Grimm, Reed Richards - Bay Fantastik - çok sevilen bir öğrenci-atlet olduğu kolejde tanıştı. Orada, ikisi bir gün bir gemiyi uzaya götürmek hakkında konuştu. Grimm, sonunda Richards tarafından uzay yolculuğu için askere alınmadan önce Deniz Piyadeleri'nde hizmet etmeye devam etti. Başlangıçta isteksiz olan Grimm, sonunda, Grimm için romantik bir zayıf noktaya sahip olan Susan Storm'un bazı ısrarlarından sonra geminin pilotuna yardım etmeyi kabul etti.

Uzaydaki olay, Fantastik Dörtlü köken hikayesinin en önemli bölümünü oluşturur. Gemi radyasyonla patladı ve dört yolcu da mutasyona uğradı, yeni güçlerle aşılanmıştı. Grimm'in etkileri - uygun bir şekilde - en korkunç olanıydı. Vücudu, sürekli olarak üstleneceği bir form olan turuncu kayalardan oluşan karmaşaya dönüştü - Bruce Banner gibi değişim yok. Grimm, katılma sırasında satılmadığı bir keşif gezisinde yanlış biçimlendirilmesinin yanı sıra, daha sonra Johnny Storm ile Grimm'in eski aşkı Alicia Masters arasındaki bir düğünde sağdıç olmak gibi hakaretlere de maruz kalacaktı.

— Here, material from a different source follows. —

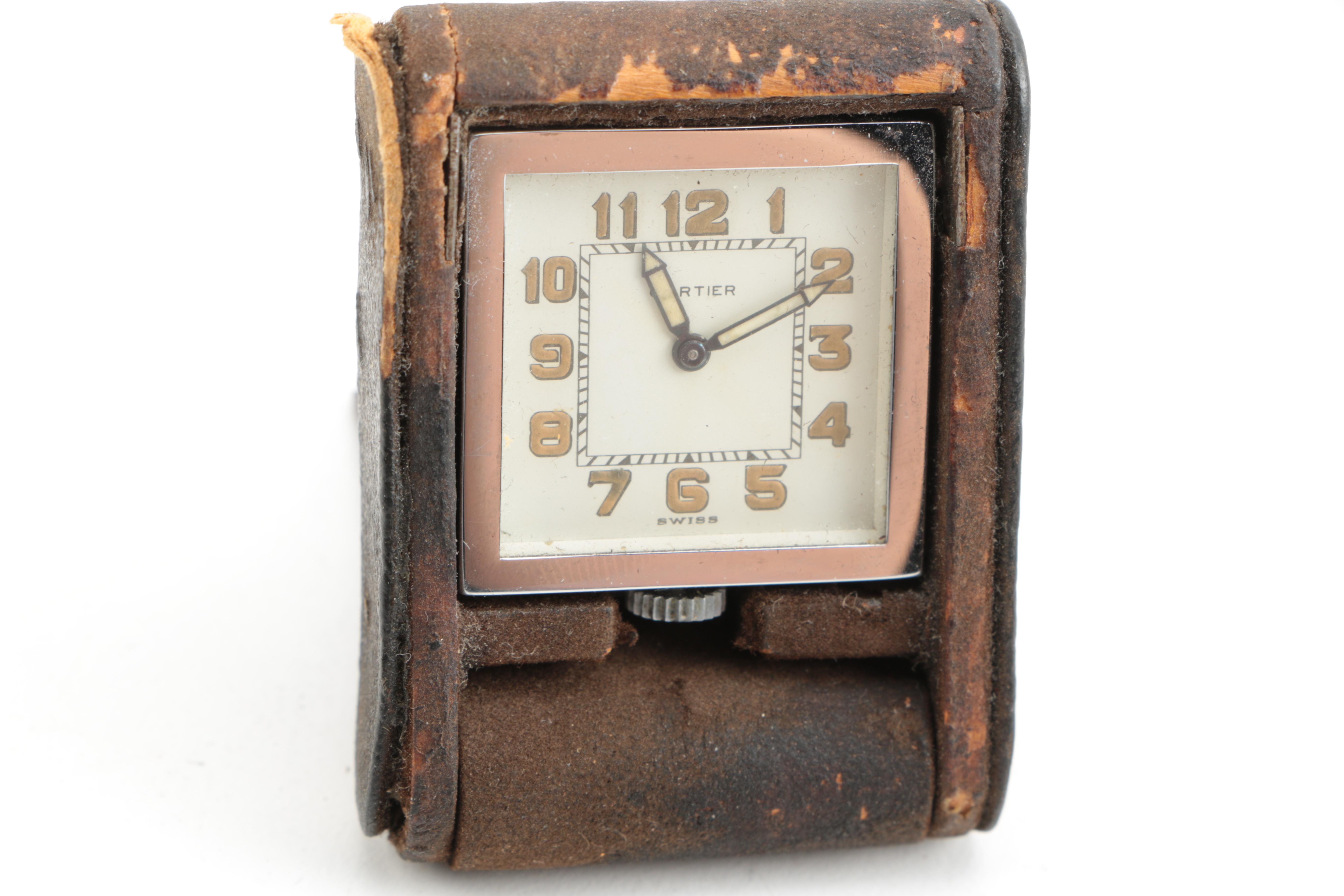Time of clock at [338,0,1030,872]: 11:10
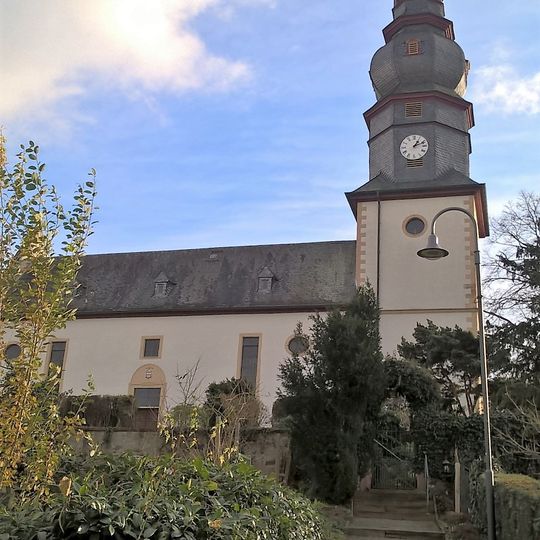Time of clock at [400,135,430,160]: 1:11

Ben Grimm'in hikayesi üzücü. Süper kahraman adına bir bakın. Onun "Şey" - nonspesifik ve cansız.

1 Peter Parker

Örümcek Adam'ı Batman'den daha üzücü olarak sınıflandırmak kuşkusuz zor, çünkü Örümcek Adam hiç de üzgün değil. Karakter genellikle iyimser, alaycı, masumca alaycı ve enerjiktir. Dinamik tarzı ve enerjik New York City ortamı, Batman'in karanlık Gotham ve somurtkan sakinliğinden tamamen farklı.

Bunların hepsi doğru ve aynı zamanda bir mucize. Trajedileri karşılaştırıyorsak, Örümcek Adam Batman'i görüyor ve onu büyük ölçüde büyütüyor. İkisi de öksüz. Bruce Wayne'in ebeveynlerinin (çocuklarının önünde) öldürülmesinin ikonik trajedisi, onu Peter Parker'ın yetim kalanından daha fazla etkilemiş olabilir, ancak bu muhtemelen Master Wayne'in bir uşakla bir malikanede büyüdüğü ve Parker'ın büyüdüğü gerçeğiyle dengelenmiştir. yaşlı teyzesi ve amcasıyla bir işçi mahallesinde.

Peter Parker güçlerini kazandıktan sonra, amcası Ben, trajik bir şekilde vurularak, onu trajedi açısından Batman'in ötesinde bir vekil baba figürü haline getirdi. Daha sonra Parker, hayatını kurtarmaya çalışırken yanlışlıkla kız arkadaşı Gwen Stacy'yi öldürecekti. Peter Parker, okulda alınıp dayak yiyen, ebeveynleri olmayan ve sonunda başladığından çok daha azına sahip olan bir inekti, ki bu çok da değildi. Kesinlikle Batman'dan daha üzgün.